Öyle bir hava estirilmeli ki, kimse böyle bir densizliğe cesaret edememeli. İçinden geçse de içinde kalmalı. Yoksa öyle makamlarda oturmamalı.
İmam Hatip Liseleri için çalışan bir derneğin başkanı bana acı acı dert yandı: “Hocam, bizi 28 Şubat gibi sıkıştırıyorlar. Her işi tam mevzuata göre istiyorlar. Tamam, yapacağız, ama denk yolda düzeltilir. İşin başında biraz esneklik, biraz tolerans, biraz müsamaha yok. Vallahi burnumuzu sıksan canımız çıkacak”.
Bu feryadı hükümet duymalı değil mi?
Milletvekilleri halk içinde dert dinlemek ve devleti denetlemek için dolaşmalı. Yoksa düğün dernek kovalamak, iş yeri açılışlarında nutuk atmak, cenazelerde boy göstermek için değil…
* * *
Bir de bunun tam aksi durumlar var.
Partinin tuttuğu işler için herkesten alkış beklemek, memurları, öğrencileri oralara doldurmak, tezahürat ve nümayişlere katılmalarını sağlamak marifet değil.
Bir okula müdür atanacaksa, eğitim için ne yaptığına bakmalı. Parti için ne yaptığına değil. Okullar dertsiz davasız insanların eline terk edilmemeli. Suya sabuna dokunmayan, risk almayan, dava heyecanı duymayan, eyyamcılara, sesi dalkavukluk ve yağcılıkla güzelleşmiş eyyam dümbeleklerine teslim edilmemeli.

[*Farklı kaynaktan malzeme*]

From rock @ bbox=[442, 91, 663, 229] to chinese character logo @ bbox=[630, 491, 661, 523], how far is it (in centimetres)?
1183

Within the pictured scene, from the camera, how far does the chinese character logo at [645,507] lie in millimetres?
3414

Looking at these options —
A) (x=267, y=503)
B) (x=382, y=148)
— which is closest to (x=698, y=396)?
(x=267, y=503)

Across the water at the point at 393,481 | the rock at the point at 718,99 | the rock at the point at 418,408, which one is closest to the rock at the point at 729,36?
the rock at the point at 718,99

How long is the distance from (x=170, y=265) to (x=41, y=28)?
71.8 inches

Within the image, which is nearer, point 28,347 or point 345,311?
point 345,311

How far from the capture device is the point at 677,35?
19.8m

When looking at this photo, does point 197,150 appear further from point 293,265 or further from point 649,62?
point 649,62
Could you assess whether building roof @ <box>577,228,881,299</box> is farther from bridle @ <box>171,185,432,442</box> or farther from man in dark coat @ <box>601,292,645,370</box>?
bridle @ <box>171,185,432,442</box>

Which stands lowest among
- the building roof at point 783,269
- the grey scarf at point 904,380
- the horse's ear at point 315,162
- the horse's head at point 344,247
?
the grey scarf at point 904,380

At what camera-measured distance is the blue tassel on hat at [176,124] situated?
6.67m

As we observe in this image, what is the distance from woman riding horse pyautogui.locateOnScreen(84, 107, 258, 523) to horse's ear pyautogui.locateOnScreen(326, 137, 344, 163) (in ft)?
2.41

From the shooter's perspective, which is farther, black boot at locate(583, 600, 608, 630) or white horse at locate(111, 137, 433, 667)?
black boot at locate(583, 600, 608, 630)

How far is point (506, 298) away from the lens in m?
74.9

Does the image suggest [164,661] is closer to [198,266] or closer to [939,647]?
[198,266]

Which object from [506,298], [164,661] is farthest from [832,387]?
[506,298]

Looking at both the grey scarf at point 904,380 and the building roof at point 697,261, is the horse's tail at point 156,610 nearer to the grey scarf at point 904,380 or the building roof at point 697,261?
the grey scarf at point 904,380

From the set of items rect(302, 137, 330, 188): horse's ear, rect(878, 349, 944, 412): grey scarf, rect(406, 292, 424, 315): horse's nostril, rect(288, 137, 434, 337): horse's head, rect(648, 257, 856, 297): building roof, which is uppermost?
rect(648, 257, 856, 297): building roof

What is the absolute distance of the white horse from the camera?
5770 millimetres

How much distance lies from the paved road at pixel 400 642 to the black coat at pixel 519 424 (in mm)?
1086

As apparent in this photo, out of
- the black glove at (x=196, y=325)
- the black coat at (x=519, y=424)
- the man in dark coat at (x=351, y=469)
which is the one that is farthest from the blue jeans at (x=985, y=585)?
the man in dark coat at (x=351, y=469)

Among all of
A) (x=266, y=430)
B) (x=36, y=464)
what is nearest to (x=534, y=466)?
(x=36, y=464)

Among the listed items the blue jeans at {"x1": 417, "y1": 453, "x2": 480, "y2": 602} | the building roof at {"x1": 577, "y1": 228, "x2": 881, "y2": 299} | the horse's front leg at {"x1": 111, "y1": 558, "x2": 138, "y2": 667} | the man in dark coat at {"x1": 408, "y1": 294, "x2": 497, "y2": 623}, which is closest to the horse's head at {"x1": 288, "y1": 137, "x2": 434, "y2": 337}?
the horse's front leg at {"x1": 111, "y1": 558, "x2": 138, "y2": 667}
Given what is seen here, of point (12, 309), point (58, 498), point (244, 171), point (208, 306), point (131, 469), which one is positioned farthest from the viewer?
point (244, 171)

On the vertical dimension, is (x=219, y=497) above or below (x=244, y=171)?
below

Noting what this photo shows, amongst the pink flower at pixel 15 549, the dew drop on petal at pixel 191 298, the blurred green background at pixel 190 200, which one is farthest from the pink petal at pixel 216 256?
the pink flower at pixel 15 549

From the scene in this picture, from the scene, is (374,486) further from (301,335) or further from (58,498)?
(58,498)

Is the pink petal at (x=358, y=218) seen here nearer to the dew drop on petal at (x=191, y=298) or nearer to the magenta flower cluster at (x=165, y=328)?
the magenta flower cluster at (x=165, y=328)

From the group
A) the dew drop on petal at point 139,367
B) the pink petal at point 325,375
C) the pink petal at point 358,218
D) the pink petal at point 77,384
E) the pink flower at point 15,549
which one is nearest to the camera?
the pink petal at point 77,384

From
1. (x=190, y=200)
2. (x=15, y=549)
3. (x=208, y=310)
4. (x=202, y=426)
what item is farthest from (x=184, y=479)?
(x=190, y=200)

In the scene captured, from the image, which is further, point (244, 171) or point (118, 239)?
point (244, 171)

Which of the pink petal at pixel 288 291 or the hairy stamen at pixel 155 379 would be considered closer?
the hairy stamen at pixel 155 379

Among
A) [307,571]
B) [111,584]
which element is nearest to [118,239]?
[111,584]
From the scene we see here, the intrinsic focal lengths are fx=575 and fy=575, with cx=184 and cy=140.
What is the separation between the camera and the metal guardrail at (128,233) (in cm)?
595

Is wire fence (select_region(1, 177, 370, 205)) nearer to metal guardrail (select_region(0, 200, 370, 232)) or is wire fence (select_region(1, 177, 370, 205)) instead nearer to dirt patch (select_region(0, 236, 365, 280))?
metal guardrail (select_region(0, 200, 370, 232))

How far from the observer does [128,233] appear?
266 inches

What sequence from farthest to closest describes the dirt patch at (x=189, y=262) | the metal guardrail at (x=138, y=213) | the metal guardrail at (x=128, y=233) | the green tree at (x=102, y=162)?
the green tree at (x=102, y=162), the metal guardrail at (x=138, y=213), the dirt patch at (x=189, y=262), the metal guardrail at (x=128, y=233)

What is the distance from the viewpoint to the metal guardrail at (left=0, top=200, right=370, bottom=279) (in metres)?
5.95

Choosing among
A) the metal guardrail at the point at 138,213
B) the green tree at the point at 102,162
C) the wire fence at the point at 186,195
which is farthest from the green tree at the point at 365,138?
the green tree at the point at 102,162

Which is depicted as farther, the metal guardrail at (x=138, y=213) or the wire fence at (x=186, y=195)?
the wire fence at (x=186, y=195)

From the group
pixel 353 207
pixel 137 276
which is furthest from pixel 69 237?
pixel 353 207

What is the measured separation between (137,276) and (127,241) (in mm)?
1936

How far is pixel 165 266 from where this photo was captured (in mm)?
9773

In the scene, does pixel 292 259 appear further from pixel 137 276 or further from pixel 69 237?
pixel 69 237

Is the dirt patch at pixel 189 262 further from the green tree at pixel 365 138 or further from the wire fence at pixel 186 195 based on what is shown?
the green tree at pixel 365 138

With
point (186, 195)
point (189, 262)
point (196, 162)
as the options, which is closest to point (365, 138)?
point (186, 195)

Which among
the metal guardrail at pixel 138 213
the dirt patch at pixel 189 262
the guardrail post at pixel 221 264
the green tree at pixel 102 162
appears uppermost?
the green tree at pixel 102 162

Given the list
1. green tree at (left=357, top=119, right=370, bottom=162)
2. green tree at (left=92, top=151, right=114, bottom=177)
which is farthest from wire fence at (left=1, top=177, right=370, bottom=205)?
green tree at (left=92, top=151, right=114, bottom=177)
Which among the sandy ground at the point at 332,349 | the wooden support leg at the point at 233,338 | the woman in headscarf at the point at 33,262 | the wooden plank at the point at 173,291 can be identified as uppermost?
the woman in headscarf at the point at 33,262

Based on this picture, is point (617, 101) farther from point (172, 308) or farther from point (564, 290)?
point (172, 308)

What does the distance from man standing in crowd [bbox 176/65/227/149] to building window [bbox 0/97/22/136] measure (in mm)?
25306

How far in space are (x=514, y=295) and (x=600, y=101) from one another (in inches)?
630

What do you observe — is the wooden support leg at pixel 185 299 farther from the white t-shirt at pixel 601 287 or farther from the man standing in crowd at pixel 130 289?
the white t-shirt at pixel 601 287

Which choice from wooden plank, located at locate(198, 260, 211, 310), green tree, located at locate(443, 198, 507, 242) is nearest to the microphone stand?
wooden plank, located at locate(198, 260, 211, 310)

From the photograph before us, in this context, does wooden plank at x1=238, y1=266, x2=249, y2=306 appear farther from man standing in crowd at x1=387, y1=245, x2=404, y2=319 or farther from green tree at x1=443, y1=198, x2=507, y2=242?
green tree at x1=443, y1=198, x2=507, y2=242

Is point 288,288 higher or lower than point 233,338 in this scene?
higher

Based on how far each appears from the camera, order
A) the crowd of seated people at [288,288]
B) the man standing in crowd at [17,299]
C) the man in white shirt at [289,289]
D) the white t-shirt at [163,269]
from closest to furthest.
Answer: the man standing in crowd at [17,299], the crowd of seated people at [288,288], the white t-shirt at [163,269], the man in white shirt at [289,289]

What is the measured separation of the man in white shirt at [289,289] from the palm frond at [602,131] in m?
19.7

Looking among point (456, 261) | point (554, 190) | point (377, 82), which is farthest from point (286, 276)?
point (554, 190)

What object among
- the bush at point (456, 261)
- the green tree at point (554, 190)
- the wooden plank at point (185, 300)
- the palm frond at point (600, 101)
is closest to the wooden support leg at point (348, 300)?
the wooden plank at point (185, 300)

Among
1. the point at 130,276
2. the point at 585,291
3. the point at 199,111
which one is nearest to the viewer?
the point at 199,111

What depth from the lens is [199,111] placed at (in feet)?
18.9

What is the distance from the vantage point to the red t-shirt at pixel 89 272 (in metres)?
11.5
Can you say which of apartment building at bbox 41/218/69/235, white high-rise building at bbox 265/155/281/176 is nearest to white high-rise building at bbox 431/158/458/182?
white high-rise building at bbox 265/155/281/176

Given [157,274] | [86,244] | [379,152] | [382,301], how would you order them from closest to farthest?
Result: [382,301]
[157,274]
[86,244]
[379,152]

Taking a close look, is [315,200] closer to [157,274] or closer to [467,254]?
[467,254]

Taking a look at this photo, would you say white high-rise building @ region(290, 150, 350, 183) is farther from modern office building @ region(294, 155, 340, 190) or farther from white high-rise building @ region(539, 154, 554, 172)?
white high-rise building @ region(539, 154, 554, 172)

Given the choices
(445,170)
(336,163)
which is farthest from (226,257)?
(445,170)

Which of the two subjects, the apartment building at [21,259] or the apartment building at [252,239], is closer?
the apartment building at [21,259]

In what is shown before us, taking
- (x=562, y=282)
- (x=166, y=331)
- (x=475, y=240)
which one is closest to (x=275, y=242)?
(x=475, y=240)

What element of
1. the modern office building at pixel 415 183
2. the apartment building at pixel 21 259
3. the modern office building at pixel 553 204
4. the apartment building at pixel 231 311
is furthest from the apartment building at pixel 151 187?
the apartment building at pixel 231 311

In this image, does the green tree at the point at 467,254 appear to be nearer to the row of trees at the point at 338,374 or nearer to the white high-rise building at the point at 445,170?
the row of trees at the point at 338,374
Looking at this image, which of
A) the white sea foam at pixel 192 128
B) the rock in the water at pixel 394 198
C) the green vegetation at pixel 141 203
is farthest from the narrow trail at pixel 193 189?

Adamı idareci atamışsınız. Korkak, iş yapmaz, faaliyetten kaçar, sen bir şey yapmak istersin, “fitne çıkar” diye kabul etmez, ama muhalifler bir şey yapmak isterse, yine “fitne çıkmasın, izin verelim” der.
Maalesef her zaman da böyleleri destek bulur, işlerini yürütür. Dava sahibi, şuurlu insanlar hep elleri böğründe üzülür dururlar.
Ne kadar acı, oyu bunlar toplar, sefayı başkaları sürer. Davul bunların boynunda, tokmak muhaliflerin elindedir. “Dava adamı dünyaya değer vermez” diyen açıkgözlere deriz: “Dünyaya değer vermemek başka, dünyada değersiz olmak başkadır. Çocuk mu kandırıyorsunuz?”
Biz maalesef hep böyle gördük bugüne kadar. Sağcı veya solcu iktidarlardan şuurlu Müslümanlar hep mahrumiyet gördü. Zaten onlara dalkavukluğa tenezzül etmedikleri için bir şey de beklemediler.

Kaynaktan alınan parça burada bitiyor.